## TEXT
Kanuma, Japan/Grand Forks, USA Friendship

Grand Forks has a special type of relationship with the city of Kanuma, Japan in the Tochigi Prefecture. Beginning in the late 1990's with a Homestay Student exchange program with a town called Awano, this relationship has been nurtured and strengthened and has recently been renewed with a November 2015 Friendship City Agreement.

In recent years, delegations of officials, musicians and students have travelled back and forth between Kanuma and Grand Forks, exchanging ideas, experience, and, mostly, friendship.

The Homestay Exchange program is the highlight of this relationship where each year a contingent of students from Kanuma stays with families in Grand Forks or our students travel to stay with families in Kanuma. While visiting, the students attend classes, tour the region and create bonds that will endure a lifetime.

 Grand Forks and Awano began a Sister City relationship in 1997 but after the larger city, Kanuma, absorbed Awano, the nature of the relationship became one of a 'Friendship City', demonstrating the unique bond between our communities.

 (Below, Mayor Brown and Mayor Sato, with other Kanuma Officials, sign a renewed Friendship Agreement. Nov, 2015)

2015 Friendship City Agreement Signing 1 (3)

Here is a primer on the background with Awano, Japan from 2006 -

Building Relationships: Grand Forks and Awano
(2006 Brief)

The seed of a great friendship was planted with our Sister City, Awano, Japan in 1989 when Steve Heyd, a native of Grand Forks, established the first elementary English program in Japan. 

In 1993, a group of Grand Forks high school students entered into an exchange program with Awano. As a result, hundreds of students from Grand Forks and Awano have crisscrossed the globe to their educational counterparts and experienced the type of learning that can only come from immersion and personal interaction.

This cultural exchange further blossomed into a community-wide appreciation when the City of Grand Forks received unheralded support from the heart of the Awano people following the disastrous 1997 flood. In addition to expressions of comfort and concern, the City of Awano graciously donated financial assistance to the recovering citizens of Grand Forks.

On October 5, 1998, Awano Mayor Takao Yuzawa, Grand Forks Mayor Pat Owens, Awano Coucnil President Kenichi Oshima and Grand Forks City Council President Doug Carpenter solidified the relationship by signing a Sister City Agreement in the Grand Forks City Council Chambers.

It is with the spirit of the Sister City relationship, that this Japanese garden was developed for the people of Grand Forks as a gift from the City of Awano. In the Japanese culture, a garden is an essential part of the peoples’ lives. It is an incredible honor to the Grand Forks community that this garden was developed here.

## EXERCISE REQUIREMENTS
Rewrite the part of the Kanuma friendship text starting at "In recent years, delegations" and ending at "Signing 1 (3)", putting "group" in place of "contingent".

## GIVEN INFORMATION
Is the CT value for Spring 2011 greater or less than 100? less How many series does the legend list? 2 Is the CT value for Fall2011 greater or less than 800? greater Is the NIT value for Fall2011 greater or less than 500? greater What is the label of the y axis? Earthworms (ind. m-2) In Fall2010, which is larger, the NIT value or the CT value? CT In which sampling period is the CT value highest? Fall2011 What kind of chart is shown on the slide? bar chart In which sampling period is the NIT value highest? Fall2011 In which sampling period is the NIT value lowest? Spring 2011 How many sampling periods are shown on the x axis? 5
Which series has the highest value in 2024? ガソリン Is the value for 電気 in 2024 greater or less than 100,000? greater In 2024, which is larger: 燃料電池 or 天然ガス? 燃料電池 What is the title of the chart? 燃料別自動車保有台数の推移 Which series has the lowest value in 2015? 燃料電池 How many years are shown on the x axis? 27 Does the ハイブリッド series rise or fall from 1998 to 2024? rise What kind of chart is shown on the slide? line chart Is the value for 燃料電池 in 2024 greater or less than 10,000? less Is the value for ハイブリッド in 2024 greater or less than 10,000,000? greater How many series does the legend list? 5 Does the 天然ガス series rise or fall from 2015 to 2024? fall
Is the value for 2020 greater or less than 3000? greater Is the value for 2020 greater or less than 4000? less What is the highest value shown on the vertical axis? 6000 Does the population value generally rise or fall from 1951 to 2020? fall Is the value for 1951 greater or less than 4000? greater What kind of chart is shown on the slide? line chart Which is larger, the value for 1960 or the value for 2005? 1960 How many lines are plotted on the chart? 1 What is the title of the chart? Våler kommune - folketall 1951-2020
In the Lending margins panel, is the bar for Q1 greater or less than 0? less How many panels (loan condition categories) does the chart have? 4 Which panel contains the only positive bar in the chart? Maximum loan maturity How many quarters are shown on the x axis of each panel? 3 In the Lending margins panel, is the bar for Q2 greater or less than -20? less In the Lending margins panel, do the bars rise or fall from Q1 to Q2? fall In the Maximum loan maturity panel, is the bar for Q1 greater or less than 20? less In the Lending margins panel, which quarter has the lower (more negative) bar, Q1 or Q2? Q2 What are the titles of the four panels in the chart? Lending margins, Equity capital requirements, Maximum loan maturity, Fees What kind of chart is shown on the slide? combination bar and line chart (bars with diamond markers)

## WRITTEN SOLUTION
In recent years, delegations of officials, musicians and students have travelled back and forth between Kanuma and Grand Forks, exchanging ideas, experience, and, mostly, friendship.

The Homestay Exchange program is the highlight of this relationship where each year a group of students from Kanuma stays with families in Grand Forks or our students travel to stay with families in Kanuma. While visiting, the students attend classes, tour the region and create bonds that will endure a lifetime.

 Grand Forks and Awano began a Sister City relationship in 1997 but after the larger city, Kanuma, absorbed Awano, the nature of the relationship became one of a 'Friendship City', demonstrating the unique bond between our communities.

 (Below, Mayor Brown and Mayor Sato, with other Kanuma Officials, sign a renewed Friendship Agreement. Nov, 2015)

2015 Friendship City Agreement Signing 1 (3)